# WRITTEN EXERCISE:
Print, without any changes, the stretch of data from the line that contains "Which do you" through the last line.

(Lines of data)
▬▬▬

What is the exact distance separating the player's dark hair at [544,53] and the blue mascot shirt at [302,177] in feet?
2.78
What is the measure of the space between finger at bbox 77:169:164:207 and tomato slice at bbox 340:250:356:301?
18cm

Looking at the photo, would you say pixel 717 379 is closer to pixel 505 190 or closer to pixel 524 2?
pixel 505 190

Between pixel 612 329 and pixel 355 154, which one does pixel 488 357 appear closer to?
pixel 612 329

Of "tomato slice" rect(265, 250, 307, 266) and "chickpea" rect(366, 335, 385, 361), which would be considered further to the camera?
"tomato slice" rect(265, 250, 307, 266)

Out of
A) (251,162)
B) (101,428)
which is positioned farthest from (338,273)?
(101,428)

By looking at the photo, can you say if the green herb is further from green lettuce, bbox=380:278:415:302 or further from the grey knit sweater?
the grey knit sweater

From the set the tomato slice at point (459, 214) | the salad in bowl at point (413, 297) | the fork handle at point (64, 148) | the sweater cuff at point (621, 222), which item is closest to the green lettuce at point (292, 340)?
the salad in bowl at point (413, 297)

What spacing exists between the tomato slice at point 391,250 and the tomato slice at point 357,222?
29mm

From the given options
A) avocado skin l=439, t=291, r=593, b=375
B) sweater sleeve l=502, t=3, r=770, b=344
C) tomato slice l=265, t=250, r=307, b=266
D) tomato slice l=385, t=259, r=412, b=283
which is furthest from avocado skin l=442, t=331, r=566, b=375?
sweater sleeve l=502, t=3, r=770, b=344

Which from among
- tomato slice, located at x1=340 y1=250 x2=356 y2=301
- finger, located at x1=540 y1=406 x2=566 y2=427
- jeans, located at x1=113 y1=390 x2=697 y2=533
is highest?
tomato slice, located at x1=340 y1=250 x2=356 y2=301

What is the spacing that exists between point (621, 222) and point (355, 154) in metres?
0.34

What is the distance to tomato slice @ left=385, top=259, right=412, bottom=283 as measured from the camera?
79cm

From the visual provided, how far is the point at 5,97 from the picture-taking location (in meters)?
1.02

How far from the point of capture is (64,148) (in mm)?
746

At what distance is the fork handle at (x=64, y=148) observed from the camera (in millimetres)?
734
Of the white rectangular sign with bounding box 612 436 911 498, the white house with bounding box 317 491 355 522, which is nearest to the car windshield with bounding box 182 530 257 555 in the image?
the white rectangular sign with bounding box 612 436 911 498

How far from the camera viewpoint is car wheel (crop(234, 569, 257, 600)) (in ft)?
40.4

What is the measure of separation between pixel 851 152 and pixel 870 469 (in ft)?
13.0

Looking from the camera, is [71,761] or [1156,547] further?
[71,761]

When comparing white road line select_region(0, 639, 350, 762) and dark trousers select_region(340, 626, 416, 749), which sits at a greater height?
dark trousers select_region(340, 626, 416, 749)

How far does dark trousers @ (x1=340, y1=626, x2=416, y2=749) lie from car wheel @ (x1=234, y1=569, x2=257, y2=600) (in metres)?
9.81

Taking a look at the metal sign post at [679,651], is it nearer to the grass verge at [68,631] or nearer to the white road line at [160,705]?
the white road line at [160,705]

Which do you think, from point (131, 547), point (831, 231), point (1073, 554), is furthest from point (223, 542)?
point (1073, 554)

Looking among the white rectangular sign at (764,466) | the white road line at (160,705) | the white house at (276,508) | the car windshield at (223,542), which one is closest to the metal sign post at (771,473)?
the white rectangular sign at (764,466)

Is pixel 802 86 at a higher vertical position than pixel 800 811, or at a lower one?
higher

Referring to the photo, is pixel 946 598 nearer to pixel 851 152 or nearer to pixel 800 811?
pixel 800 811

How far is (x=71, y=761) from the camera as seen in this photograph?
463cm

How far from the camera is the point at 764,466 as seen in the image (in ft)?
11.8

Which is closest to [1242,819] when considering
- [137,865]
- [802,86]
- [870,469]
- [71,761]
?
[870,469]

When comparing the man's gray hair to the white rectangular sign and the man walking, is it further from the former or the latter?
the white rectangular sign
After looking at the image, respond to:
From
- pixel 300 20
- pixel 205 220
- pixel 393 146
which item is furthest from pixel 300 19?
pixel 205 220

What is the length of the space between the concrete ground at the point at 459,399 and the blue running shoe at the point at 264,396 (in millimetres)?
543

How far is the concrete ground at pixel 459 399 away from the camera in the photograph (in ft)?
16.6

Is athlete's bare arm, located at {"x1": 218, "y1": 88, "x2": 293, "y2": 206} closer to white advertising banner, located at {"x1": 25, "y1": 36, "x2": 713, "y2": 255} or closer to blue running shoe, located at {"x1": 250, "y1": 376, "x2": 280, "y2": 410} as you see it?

▬▬▬

# SOLUTION:
Which do you think, from point (131, 547), point (831, 231), point (1073, 554), is furthest from point (223, 542)?
point (1073, 554)

Looking among the white rectangular sign at (764,466) | the white road line at (160,705) | the white house at (276,508) | the car windshield at (223,542), which one is closest to the metal sign post at (771,473)?
the white rectangular sign at (764,466)

Is pixel 802 86 at a higher vertical position than pixel 800 811, or at a lower one?
higher

Referring to the photo, is pixel 946 598 nearer to pixel 851 152 or nearer to pixel 800 811?
pixel 800 811

How far is (x=71, y=761) from the camera as seen in this photograph?
463cm

How far from the camera is the point at 764,466 as seen in the image (in ft)?
11.8

Which is closest to [1242,819] when considering
- [137,865]
- [802,86]
- [870,469]
- [71,761]
?
[870,469]

When comparing the man's gray hair to the white rectangular sign and the man walking, is it further from the former or the latter?
the white rectangular sign
After looking at the image, respond to:
From
- pixel 300 20
- pixel 205 220
- pixel 393 146
which item is furthest from pixel 300 19?
pixel 205 220

What is the length of the space between the concrete ground at the point at 459,399 and the blue running shoe at the point at 264,396 (in millimetres)?
543

How far is the concrete ground at pixel 459 399 away from the camera in the photograph (in ft)?
16.6

Is athlete's bare arm, located at {"x1": 218, "y1": 88, "x2": 293, "y2": 206} closer to white advertising banner, located at {"x1": 25, "y1": 36, "x2": 713, "y2": 255} or closer to blue running shoe, located at {"x1": 250, "y1": 376, "x2": 280, "y2": 410} as you see it?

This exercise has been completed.